Page>
────

The BBC policy underlying reporting on the Armenian Genocide

Ahead of the centenary commemorations of the Armenian Genocide on April 24th, a number of related reports have appeared on the BBC News website’s Europe page, including:

Armenia mass killing remembered 100 years on” Mark Lowen (filmed)

Armenian tragedy still raw in Turkey 100 years on” Mark Lowen

Germany struggles with Armenia genocide debate” Damien McGuinness

Armenian killings were genocide – German president

Armenia marks centenary of ‘mass killings’ by Ottoman Turks

Armenian mass killings: Iranian author’s diary in animation” (filmed)

The written reports include an insert – most with a link to the BBC’s recently updated backgrounder titled “Q&A: Armenian genocide dispute“.

Insert Armenian Genocide

Some insight into the BBC’s approach to its own presentation of the Armenian Genocide can be gleaned from the link to a BBC Trust ESC ruling from 2008 included in the footnote to that Q&A article.

“…as there is no consensus over the account of the event, even amongst the international community, and taking into account that there was no admission by the Turkish State that this was genocide, it is appropriate that the BBC continues to report this event accurately by stating the facts as they are known, which includes the views of the various sides to the argument without taking a position.”

────

Listed entries>
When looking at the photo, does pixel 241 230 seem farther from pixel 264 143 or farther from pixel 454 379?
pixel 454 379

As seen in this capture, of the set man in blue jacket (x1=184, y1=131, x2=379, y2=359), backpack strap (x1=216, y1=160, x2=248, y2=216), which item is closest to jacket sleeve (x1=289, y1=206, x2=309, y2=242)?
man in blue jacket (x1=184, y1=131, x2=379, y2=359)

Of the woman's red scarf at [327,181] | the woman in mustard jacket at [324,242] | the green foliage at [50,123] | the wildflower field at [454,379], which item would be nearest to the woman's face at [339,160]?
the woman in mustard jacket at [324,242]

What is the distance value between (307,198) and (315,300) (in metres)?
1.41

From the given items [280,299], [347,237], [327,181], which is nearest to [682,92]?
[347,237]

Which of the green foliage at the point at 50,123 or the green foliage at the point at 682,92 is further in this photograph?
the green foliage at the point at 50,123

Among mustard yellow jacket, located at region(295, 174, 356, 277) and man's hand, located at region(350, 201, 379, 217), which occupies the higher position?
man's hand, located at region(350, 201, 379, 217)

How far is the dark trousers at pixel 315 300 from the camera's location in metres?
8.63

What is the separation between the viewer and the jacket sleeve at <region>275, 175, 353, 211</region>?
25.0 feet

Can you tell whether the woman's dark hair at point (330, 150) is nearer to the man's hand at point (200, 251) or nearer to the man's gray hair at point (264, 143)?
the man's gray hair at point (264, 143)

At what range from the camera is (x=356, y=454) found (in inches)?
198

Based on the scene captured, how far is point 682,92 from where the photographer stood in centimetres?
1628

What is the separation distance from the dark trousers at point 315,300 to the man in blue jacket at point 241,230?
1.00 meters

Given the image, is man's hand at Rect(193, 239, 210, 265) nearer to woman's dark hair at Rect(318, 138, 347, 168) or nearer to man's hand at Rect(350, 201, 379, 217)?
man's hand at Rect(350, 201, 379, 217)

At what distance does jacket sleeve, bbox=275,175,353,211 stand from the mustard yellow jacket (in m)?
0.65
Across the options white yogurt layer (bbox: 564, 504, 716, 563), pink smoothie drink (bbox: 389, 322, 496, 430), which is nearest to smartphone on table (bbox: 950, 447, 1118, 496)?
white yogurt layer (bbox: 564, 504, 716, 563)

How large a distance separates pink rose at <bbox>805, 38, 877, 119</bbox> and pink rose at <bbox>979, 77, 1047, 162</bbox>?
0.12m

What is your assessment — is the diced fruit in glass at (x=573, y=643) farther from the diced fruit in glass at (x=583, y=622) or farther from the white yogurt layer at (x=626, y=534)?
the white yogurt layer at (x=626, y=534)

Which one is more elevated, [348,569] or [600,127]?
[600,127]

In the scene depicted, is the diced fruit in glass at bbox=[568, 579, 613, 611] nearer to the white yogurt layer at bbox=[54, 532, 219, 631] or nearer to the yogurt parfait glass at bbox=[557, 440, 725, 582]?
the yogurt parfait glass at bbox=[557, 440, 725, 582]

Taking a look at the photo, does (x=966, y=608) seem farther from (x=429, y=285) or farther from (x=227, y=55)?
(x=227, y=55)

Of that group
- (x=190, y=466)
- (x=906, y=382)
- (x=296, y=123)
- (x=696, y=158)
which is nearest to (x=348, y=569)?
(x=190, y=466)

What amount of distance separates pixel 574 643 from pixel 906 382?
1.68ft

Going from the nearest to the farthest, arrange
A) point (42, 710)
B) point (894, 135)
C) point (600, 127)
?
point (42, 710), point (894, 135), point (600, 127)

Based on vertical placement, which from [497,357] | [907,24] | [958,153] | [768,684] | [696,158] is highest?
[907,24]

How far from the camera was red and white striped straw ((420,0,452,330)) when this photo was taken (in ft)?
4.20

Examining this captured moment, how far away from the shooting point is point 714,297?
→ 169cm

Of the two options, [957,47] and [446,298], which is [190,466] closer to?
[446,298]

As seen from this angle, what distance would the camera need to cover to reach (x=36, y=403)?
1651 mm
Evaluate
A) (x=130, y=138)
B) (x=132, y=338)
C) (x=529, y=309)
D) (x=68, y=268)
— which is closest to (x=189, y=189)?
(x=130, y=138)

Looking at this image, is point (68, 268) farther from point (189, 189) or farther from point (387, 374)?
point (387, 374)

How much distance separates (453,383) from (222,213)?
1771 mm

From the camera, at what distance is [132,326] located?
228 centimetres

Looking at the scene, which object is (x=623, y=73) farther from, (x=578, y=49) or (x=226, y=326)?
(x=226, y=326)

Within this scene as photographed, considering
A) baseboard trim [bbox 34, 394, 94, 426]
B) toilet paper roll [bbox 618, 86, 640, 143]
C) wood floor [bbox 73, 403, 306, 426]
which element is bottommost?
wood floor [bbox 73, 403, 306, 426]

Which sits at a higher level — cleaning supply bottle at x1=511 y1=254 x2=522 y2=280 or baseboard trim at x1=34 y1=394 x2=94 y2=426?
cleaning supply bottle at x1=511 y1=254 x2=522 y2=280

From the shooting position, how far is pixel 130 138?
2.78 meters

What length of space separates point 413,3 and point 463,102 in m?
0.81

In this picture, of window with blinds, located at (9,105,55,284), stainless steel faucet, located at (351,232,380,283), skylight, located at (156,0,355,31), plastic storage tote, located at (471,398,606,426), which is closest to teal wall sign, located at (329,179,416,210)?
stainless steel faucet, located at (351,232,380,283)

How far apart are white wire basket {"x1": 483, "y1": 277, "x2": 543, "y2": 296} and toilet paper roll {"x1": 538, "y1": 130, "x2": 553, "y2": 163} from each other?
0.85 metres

────

Short task> Reproduce a stretch of the BBC reporting page word for word, beginning at the words "Ahead of the" and stopping after "Mark Lowen (filmed)". The material has nothing to do with the BBC reporting page.

Response to the exercise>
Ahead of the centenary commemorations of the Armenian Genocide on April 24th, a number of related reports have appeared on the BBC News website’s Europe page, including:

Armenia mass killing remembered 100 years on” Mark Lowen (filmed)